Clinical characteristics included smoking habits (current smoker, former smoker, and never smoker) and body mass index (BMI) (continuous and categorical coded according to the World Health Organization as: underweight [< 18.5 kg/m2], normal weight [18.5 to < 25.0 kg/m2], overweight [25.0 to < 30.0 kg/m2], obese [≥ 30.0 kg/m2], or missing).
Healthcare resource utilization for the five follow-up years following index date was calculated as the mean of the total number per year of general practitioner visits, specialist visits (e.g., rheumatologist or orthopedist), hospital admissions, use of imaging services (x-ray, MRI, ultrasound, and CT), or allopurinol (ATC M04AA01) purchase similar to others’ methods [3, 19, 44]. Mean total number of tests and test values for sUA levels (last test value prior to index date) ≤ 6 or > 6 mg/dL were reported. Survival was examined using date of death.
Age-adjusted incidence was calculated using the 2009 Clalit population distribution and direct standardization according to the Israeli population in 2009 (Central Bureau of Satistics, 2010) was used to calculate age-standardized incidence of gout . Standardized rates and their 95% confidence intervals (CI) were used to assess age-standardized rate ratios by sex. Descriptive analyses were performed to characterize the patient population’s demographic, medical history, and clinical characteristics of patients at index date.
Generalized estimating equations for repeated measures were used to assess change in healthcare utilization over the 5-year follow-up period for gout patients with and without pre-existing CKD at index date and stratified by age groups < 55 and 55+ years.

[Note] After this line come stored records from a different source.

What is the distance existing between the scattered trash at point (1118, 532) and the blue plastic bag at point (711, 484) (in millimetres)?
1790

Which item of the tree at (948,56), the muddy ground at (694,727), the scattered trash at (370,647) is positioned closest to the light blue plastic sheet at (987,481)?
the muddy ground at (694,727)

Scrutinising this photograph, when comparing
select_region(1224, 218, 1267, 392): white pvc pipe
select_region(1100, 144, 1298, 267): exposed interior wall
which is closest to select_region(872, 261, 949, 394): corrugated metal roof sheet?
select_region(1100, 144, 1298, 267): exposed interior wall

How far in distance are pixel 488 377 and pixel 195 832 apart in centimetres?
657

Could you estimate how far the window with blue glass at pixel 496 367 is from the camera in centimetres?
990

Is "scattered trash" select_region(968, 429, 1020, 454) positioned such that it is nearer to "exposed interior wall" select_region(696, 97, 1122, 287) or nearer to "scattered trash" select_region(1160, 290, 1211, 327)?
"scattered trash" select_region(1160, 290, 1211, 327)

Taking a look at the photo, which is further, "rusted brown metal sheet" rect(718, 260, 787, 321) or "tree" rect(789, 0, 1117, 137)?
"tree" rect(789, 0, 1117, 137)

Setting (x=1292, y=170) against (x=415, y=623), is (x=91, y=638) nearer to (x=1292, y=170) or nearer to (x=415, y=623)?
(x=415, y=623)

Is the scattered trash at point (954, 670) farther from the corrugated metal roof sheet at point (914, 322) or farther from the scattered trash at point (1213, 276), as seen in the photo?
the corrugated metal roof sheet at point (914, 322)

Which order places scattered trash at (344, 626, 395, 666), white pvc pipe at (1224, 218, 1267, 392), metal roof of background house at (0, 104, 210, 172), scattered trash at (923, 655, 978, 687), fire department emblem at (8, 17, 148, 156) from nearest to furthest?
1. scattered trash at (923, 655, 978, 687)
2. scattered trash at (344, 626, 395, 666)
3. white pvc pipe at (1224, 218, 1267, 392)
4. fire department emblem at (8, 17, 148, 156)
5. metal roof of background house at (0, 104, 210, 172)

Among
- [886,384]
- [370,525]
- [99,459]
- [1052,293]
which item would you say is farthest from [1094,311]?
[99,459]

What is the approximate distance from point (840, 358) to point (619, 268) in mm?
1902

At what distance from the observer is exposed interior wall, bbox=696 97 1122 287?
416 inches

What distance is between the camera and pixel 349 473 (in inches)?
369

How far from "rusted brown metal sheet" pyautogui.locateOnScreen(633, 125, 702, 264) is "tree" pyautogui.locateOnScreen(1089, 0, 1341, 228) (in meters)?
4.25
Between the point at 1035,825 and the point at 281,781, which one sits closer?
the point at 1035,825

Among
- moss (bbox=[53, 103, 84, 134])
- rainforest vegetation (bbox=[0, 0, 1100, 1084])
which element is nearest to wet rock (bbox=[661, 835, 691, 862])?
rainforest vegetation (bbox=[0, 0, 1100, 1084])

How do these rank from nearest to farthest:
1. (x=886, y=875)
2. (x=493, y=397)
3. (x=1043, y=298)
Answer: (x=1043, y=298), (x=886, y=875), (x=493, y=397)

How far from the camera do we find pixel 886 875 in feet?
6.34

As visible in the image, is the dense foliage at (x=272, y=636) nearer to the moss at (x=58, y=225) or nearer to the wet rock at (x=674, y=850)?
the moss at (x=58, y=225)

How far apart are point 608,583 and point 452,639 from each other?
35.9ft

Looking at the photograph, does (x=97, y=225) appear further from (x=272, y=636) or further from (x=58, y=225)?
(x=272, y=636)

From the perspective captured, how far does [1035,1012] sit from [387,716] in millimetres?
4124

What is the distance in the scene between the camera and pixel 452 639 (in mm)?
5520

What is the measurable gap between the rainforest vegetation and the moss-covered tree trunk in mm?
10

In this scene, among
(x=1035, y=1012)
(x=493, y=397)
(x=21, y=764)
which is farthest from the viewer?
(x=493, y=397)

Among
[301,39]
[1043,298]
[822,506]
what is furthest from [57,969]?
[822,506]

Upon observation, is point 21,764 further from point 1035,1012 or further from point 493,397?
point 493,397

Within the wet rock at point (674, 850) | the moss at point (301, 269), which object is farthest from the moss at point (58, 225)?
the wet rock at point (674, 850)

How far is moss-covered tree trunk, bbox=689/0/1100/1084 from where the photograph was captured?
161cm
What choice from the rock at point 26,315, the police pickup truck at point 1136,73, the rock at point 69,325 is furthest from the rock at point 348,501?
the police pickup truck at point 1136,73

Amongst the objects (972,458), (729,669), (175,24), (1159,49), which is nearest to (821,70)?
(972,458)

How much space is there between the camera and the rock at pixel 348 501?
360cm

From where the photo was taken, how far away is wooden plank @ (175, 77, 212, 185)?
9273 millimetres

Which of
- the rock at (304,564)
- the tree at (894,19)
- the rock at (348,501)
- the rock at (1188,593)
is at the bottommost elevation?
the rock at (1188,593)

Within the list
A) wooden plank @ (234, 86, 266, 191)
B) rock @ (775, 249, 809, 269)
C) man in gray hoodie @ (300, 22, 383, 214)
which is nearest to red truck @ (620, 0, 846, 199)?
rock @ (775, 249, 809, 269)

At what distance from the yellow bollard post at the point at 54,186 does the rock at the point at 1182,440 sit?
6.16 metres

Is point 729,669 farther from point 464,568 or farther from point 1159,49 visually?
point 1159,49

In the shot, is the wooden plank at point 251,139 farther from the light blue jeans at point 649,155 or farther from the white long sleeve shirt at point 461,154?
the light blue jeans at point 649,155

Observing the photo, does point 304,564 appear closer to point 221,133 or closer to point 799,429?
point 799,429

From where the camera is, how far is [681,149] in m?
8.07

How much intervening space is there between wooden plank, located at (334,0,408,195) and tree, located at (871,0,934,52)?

Model distributions differed depending on outcome variable (general practitioners visits, allopurinol purchase = normal; specialist visits, hospitalizations, and sUA testing = negative binomial; imaging [data were restructured to binomial data, i.e., yes/no annual testing, to account for correlated data due to multiple testing for a single event] = binomial) with a first order autoregressive (AR (1)) correlation structure. The AR (1) order is used since the model is fitting longitudinal repeated measures of correlated data and similar estimates were observed when using the unstructured correlation structure. Annual unit change and 95% CI were presented and when appropriate, data were transformed from the logarithmic scale. Data prior to index date was indexed as year 0 and all subsequent years as years 1 through 5. All models were adjusted for age, sex, smoking status (current vs non-current), SES (low vs other), and CCI. During the 5-year follow-up 1673 (20.2%) healthy gout patients developed CKD. Change in patient kidney disease status from index date was not adjusted for in models since the goal of the analysis was to examine utilization based on characteristics at index date.
Time-to-death was examined using Kaplan Meier survival curves and the log rank test were used to test equality of survival distributions between the subgroups with and without CKD and stratified by ages < 55 and 55+ years. Patients were right-censored according to the month they left the health plan. Cox proportional hazard models were used to assess the risk of death in patients with and without CKD at index date and stratified by age group < 55 and 55+ years accounting for age, sex, SES, CCI, smoking status, BMI, sUA control, and gout medication use. Proportional hazard assumptions were used examining the effect of age within each age group. Hazard ratios (HR) and 95% CI were reported.
Analyses were conducted using SPSS version 23.